_TASK DIRECTIONS_
Return, unchanged, the lines of the items below from the line with "How far is river" up to and including the last line of the items.

_A data block_
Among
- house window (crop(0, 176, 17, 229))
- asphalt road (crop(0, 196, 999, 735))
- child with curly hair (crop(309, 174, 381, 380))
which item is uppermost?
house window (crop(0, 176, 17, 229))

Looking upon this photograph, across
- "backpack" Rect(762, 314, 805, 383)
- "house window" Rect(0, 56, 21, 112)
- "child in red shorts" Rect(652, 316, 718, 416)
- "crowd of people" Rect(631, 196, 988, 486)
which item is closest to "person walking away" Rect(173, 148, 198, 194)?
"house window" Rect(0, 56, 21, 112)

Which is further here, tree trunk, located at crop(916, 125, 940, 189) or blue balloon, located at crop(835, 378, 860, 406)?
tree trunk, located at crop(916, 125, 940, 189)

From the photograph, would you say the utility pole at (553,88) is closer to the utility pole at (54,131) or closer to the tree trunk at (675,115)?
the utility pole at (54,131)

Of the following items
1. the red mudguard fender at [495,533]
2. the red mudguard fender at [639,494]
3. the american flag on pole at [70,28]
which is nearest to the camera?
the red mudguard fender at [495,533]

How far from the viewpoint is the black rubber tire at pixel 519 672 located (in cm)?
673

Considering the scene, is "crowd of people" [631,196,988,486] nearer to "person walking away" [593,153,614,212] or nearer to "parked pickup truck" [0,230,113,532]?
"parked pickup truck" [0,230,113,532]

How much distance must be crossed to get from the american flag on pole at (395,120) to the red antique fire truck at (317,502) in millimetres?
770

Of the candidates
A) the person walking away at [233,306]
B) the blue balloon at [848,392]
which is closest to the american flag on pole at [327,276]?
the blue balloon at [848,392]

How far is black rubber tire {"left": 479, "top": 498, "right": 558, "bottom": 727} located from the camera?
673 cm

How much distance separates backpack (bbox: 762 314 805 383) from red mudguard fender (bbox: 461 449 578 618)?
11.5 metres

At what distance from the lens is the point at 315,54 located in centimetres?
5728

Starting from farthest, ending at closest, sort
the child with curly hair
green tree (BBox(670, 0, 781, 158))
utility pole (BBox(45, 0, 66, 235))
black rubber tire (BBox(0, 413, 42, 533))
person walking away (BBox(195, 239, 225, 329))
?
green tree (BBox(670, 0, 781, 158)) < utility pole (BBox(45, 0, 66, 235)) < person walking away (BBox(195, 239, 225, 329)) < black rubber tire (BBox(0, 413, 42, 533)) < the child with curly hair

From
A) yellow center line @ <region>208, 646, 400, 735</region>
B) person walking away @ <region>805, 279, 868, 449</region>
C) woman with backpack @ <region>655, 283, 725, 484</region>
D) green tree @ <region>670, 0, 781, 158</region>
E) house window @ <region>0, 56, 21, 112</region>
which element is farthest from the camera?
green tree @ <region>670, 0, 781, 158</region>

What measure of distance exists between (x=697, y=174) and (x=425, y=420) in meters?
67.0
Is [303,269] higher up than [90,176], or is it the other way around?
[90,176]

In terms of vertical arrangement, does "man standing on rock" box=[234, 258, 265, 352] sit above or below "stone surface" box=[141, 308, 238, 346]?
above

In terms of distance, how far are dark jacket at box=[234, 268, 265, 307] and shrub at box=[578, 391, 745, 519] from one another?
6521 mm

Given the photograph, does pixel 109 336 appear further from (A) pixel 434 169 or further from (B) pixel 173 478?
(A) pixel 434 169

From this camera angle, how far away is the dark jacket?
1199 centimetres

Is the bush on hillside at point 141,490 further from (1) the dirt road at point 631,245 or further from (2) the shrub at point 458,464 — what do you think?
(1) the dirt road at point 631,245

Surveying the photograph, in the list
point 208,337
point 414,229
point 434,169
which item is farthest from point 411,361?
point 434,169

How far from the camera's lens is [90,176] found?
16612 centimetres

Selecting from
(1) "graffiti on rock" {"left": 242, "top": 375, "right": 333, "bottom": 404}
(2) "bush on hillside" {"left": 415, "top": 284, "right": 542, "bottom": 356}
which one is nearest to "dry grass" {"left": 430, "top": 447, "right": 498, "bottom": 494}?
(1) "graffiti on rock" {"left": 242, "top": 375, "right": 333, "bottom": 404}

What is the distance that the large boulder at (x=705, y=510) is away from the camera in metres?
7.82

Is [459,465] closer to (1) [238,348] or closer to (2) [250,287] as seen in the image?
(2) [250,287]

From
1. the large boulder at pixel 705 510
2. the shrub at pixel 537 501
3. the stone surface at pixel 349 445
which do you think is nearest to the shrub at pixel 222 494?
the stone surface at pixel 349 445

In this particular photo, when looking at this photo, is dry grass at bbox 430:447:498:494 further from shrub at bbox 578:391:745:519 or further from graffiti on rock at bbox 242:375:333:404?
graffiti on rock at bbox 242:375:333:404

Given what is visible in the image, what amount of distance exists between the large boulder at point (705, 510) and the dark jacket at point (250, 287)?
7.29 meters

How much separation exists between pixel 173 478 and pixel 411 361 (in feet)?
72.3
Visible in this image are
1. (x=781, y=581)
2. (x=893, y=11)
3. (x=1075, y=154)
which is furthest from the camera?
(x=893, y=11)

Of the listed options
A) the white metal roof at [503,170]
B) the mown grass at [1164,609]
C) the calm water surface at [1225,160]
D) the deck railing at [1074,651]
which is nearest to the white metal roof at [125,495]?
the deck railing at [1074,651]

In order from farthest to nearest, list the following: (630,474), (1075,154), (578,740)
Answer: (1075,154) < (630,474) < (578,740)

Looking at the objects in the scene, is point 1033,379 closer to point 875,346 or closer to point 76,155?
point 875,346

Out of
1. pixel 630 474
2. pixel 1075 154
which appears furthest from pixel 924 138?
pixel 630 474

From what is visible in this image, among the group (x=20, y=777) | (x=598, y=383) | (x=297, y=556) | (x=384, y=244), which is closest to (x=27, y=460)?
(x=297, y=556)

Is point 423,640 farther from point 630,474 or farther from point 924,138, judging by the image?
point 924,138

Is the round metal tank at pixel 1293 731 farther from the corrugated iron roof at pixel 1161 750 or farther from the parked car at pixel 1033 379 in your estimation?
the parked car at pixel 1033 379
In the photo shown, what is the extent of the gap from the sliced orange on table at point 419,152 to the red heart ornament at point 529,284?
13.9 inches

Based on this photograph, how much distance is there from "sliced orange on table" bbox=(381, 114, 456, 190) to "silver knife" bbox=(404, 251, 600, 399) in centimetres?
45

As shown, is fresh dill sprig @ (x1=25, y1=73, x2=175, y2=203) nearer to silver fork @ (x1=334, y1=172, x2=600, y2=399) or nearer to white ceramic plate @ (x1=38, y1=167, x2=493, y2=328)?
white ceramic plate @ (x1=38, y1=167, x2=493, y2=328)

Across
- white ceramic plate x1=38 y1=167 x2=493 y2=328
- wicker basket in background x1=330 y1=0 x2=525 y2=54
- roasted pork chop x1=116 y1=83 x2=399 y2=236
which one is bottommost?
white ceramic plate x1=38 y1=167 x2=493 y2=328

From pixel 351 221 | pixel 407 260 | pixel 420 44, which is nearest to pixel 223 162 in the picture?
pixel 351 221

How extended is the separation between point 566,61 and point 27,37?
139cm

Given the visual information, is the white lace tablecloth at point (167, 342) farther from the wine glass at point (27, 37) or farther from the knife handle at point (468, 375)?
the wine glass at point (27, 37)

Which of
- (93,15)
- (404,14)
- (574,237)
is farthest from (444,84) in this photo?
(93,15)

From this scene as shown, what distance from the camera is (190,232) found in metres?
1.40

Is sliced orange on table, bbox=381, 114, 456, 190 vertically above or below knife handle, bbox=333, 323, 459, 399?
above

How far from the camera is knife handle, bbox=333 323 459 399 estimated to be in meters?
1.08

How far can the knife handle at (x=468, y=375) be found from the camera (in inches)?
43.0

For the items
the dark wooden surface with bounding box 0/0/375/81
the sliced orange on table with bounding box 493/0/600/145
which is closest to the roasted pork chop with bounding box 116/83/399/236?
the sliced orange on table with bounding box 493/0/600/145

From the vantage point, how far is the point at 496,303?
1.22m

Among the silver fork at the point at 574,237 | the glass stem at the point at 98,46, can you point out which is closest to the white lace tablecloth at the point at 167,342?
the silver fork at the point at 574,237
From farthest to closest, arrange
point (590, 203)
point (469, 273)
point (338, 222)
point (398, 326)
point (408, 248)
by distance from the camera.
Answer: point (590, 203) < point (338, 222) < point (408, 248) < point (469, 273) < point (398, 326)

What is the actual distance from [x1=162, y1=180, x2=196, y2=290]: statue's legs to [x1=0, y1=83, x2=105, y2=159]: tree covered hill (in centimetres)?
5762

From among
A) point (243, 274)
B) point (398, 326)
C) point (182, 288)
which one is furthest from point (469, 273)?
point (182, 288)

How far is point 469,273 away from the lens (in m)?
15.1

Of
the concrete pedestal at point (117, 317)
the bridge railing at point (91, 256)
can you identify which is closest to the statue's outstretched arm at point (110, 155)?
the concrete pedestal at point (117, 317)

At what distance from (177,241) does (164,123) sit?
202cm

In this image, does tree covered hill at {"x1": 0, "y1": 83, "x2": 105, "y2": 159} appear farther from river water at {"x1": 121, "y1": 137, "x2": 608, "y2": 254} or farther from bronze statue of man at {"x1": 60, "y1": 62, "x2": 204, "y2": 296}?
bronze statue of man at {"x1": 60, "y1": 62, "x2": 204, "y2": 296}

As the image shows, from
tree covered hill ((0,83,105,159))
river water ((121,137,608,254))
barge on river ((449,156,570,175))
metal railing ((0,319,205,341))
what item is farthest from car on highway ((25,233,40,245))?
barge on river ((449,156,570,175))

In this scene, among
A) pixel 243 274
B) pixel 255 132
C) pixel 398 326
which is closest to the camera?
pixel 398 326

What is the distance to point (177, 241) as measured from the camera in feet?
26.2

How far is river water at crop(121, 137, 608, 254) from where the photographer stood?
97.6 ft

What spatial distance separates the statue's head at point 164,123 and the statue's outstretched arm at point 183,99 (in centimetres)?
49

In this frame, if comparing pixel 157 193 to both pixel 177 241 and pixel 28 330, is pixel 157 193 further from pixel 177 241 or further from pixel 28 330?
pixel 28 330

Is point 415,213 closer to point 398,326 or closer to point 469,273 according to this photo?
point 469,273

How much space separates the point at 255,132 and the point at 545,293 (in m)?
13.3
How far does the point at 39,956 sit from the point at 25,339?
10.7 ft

_WRITTEN RESPONSE_
How far is river water at crop(121, 137, 608, 254) from where the photographer stood?
97.6 ft

What spatial distance separates the statue's head at point 164,123 and the statue's outstretched arm at point 183,99 (in centimetres)?
49

In this frame, if comparing pixel 157 193 to both pixel 177 241 and pixel 28 330, is pixel 157 193 further from pixel 177 241 or further from pixel 28 330?
pixel 28 330

Is point 415,213 closer to point 398,326 or closer to point 469,273 according to this photo?
point 469,273

How much space separates the point at 255,132 and the point at 545,293 (in m)?
13.3
How far does the point at 39,956 sit from the point at 25,339?
10.7 ft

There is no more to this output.